No coração da maior floresta tropical do planeta, uma cidade do tamanho de uma capital europeia vive sem estrada confiável que a ligue ao resto do Brasil. Manaus nasceu da riqueza da borracha, importou luxo da Europa e segue cercada pela mata por todos os lados.
Como uma metrópole vive sem estrada para o resto do país?
O isolamento é a marca de Manaus. A capital do Amazonas, com mais de 2 milhões de habitantes, não tem ligação rodoviária pavimentada e confiável com o centro-sul do país, situação rara para uma cidade desse porte.
A única conexão terrestre rumo ao sul é a BR-319, que segue até Porto Velho, em Rondônia. A rodovia é intrafegável durante boa parte do ano, com um trecho central de cerca de 400 km sem pavimentação que vira lama no inverno amazônico. Outra estrada, a BR-174, liga a cidade a Boa Vista e à fronteira com a Venezuela.

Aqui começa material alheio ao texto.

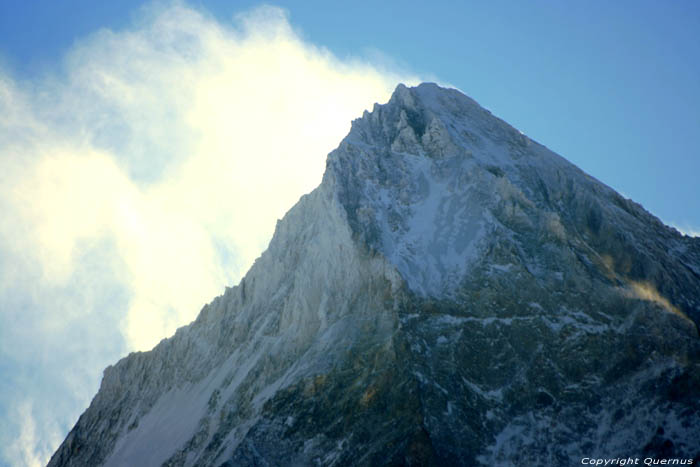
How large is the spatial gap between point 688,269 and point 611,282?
1255 centimetres

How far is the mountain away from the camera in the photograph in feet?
158

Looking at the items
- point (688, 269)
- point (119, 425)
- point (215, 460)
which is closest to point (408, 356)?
point (215, 460)

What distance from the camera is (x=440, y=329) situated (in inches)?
2168

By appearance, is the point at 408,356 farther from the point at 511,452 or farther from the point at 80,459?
the point at 80,459

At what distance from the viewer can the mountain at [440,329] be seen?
4819 cm

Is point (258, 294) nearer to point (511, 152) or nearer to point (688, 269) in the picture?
point (511, 152)

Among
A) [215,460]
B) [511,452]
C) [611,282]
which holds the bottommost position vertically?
[511,452]

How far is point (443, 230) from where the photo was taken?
65688mm

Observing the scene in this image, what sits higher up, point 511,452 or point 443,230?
point 443,230

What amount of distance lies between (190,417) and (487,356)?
29.4 metres

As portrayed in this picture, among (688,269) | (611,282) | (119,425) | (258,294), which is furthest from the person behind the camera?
(119,425)

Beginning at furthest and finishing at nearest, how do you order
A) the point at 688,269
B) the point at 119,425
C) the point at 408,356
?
the point at 119,425 → the point at 688,269 → the point at 408,356

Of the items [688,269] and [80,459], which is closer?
[688,269]

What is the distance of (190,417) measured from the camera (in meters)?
66.3
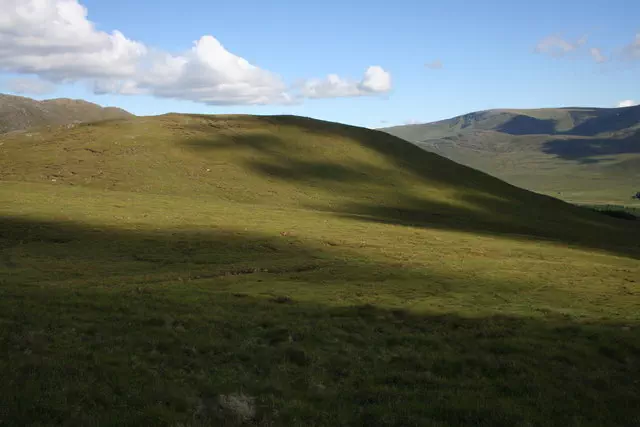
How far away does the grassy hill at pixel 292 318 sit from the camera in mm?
17453

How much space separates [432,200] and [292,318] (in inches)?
3914

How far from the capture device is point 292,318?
98.5ft

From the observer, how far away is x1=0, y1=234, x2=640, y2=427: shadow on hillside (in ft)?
54.7

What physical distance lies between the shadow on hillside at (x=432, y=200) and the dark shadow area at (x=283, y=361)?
64.7 m

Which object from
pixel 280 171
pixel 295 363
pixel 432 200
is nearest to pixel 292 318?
pixel 295 363

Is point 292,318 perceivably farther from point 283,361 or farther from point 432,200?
point 432,200

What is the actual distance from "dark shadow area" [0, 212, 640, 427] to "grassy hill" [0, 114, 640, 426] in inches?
3.7

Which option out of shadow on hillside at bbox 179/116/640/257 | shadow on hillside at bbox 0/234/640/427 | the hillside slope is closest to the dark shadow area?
shadow on hillside at bbox 0/234/640/427

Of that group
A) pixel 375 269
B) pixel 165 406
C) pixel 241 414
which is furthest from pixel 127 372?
pixel 375 269

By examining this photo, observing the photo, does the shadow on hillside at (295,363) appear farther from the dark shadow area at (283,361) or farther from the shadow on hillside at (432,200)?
the shadow on hillside at (432,200)

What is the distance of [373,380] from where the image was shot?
20.7m

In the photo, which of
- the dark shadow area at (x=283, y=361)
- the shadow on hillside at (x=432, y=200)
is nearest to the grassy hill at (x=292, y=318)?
the dark shadow area at (x=283, y=361)

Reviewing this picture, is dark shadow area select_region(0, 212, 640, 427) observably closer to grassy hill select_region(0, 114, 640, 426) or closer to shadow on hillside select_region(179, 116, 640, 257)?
grassy hill select_region(0, 114, 640, 426)

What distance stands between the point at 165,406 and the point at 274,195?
99.4m
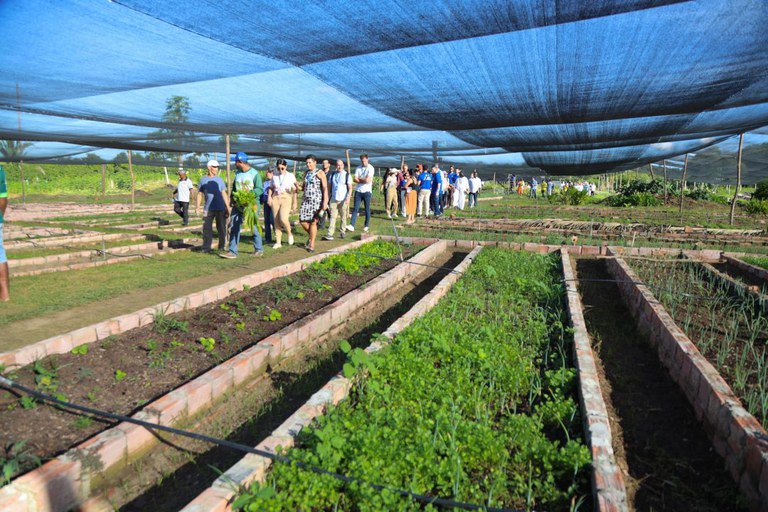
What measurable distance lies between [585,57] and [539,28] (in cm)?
85

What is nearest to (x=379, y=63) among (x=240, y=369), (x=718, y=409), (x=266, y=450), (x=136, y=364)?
(x=240, y=369)

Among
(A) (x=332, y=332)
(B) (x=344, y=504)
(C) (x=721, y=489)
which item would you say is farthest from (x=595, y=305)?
(B) (x=344, y=504)

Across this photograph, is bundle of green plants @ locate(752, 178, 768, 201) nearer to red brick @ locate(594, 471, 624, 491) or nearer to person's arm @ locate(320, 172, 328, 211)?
person's arm @ locate(320, 172, 328, 211)

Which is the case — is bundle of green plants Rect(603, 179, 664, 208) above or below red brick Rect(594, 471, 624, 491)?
above

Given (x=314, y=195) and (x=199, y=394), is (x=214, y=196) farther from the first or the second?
(x=199, y=394)

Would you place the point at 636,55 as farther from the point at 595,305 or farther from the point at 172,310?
the point at 172,310

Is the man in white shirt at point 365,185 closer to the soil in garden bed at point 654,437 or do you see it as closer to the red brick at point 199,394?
the soil in garden bed at point 654,437

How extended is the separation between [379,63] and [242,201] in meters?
3.48

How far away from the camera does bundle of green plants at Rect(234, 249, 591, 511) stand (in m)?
2.15

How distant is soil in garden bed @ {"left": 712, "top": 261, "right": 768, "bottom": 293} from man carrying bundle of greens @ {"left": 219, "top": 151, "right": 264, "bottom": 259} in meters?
6.83

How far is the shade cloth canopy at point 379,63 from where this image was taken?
3.86 m

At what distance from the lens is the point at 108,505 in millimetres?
2365

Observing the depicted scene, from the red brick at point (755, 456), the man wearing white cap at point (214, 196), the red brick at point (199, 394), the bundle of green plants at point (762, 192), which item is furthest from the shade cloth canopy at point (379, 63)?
the bundle of green plants at point (762, 192)

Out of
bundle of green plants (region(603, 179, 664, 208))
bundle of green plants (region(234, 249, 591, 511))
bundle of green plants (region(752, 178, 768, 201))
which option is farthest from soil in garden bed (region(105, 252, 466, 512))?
bundle of green plants (region(603, 179, 664, 208))
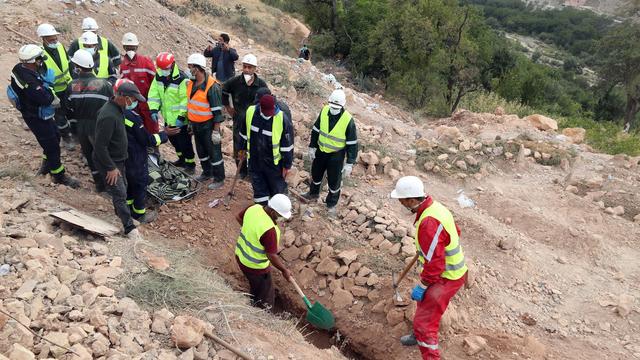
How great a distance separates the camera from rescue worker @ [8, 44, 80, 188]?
4.41m

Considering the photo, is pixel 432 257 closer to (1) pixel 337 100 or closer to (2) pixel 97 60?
(1) pixel 337 100

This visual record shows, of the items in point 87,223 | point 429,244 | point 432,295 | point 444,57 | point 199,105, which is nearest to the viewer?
point 429,244

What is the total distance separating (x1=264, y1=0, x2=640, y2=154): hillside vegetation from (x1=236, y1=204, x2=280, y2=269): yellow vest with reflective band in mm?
8195

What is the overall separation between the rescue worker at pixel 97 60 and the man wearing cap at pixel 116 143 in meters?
1.57

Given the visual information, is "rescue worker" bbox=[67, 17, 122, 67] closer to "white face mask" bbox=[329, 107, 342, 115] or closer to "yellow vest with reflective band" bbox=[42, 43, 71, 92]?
"yellow vest with reflective band" bbox=[42, 43, 71, 92]

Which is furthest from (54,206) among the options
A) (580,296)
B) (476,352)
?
(580,296)

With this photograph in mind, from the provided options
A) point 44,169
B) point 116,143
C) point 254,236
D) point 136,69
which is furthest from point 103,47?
point 254,236

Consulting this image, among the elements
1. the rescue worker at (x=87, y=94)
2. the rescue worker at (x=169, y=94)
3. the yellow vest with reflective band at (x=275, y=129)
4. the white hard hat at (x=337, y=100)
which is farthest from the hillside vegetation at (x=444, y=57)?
the rescue worker at (x=87, y=94)

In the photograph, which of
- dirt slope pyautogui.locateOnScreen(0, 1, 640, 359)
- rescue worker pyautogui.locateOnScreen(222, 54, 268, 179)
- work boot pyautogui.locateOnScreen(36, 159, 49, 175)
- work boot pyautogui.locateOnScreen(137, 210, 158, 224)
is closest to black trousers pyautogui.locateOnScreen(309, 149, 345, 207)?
dirt slope pyautogui.locateOnScreen(0, 1, 640, 359)

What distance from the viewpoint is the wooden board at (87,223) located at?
153 inches

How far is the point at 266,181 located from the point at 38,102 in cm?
245

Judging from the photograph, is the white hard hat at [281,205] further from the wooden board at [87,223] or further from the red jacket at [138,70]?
the red jacket at [138,70]

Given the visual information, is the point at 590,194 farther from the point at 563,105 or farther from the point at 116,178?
the point at 563,105

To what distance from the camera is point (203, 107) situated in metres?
5.13
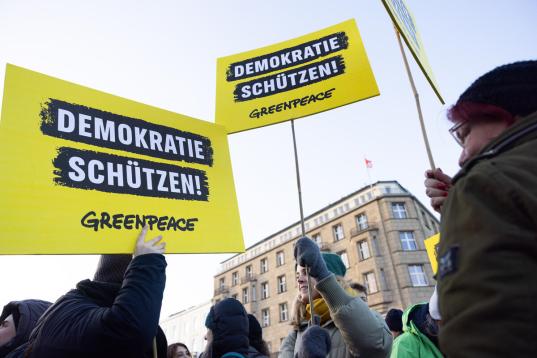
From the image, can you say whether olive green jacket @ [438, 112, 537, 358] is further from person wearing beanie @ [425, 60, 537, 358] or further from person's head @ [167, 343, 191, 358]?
person's head @ [167, 343, 191, 358]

Na prática, quem chega a Manaus vem de avião ou de barco pelos rios. O isolamento forçou a cidade a se tornar um centro autossuficiente, com indústria, comércio e cultura próprios no meio da floresta.

Por que existe um teatro de ópera no meio da floresta?
A resposta está na riqueza do látex. No fim do século XIX, no auge do ciclo da borracha, Manaus virou uma das cidades mais prósperas do mundo, e sua elite quis uma capital à altura de Paris.
O resultado foi o Teatro Amazonas, inaugurado em 31 de dezembro de 1896. Quase tudo veio da Europa: as paredes de aço de Glasgow, na Escócia, o mármore de Carrara e os 198 lustres da Itália, e a cúpula com 36 mil peças de cerâmica nas cores da bandeira brasileira, importadas da Alsácia, na França, segundo o Portal de Cultura do Amazonas.
O teatro foi o primeiro monumento tombado em Manaus pelo Instituto do Patrimônio Histórico e Artístico Nacional (IPHAN), em 1966. Não foi a única obra da época: o Reservatório do Mocó, de 1899, com estrutura toda em ferro importado da Inglaterra, abastece parte da cidade até hoje.

Quais são os rios que correm juntos sem se misturar?
O fenômeno acontece a poucos quilômetros do centro. No Encontro das Águas, o Rio Negro, de águas escuras como chá, corre lado a lado com o Rio Solimões, barrento e claro, sem que os dois se misturem por vários quilômetros.
A explicação é física. O Rio Negro flui mais devagar e mais quente, enquanto o Solimões corre mais rápido, mais frio e carregado de sedimentos vindos dos Andes. A diferença de temperatura, velocidade e densidade mantém as águas separadas numa linha visível.
Ao fim desse percurso, os dois se unem e dão origem ao Rio Amazonas. O contraste das cores é um dos cenários naturais mais fotografados do Norte do Brasil.
Quem busca desbravar a Paris dos trópicos e planejar uma imersão inesquecível na selva, vai curtir esse vídeo especialmente selecionado do canal Vamos Fugir Blog, que conta com mais de 111 mil visualizações, onde os apresentadores mostram um roteiro de 4 dias por Manaus, Presidente Figueiredo e a Floresta Amazônica:
O que sustentou a cidade depois que a borracha acabou?
A queda veio rápido. No início do século XX, a borracha amazônica perdeu mercado e Manaus mergulhou em décadas de estagnação, com o Teatro Amazonas chegando a fechar em 1924.
A virada foi a Zona Franca de Manaus, modelo de incentivos fiscais criado para industrializar a região. O Distrito Industrial passou a abrigar centenas de fábricas e devolveu à cidade o papel de centro econômico do Norte, agora pela indústria, não mais pelo látex.
Esse novo ciclo convive com o antigo. A mesma cidade que guarda palácios da Belle Époque amazônica movimenta hoje um parque industrial de bilhões de reais, sempre cercada pela floresta que define seu cotidiano.
Por que Manaus impressiona
Manaus reúne contradições que poucos lugares do mundo conseguem: uma metrópole sem estrada, um teatro europeu na selva e rios que se recusam a se misturar. É a prova de que a Amazônia abriga muito mais do que mata.
Quem cruza o Encontro das Águas e depois pisa no salão do Teatro Amazonas entende por que a cidade ganhou o apelido de Paris dos Trópicos.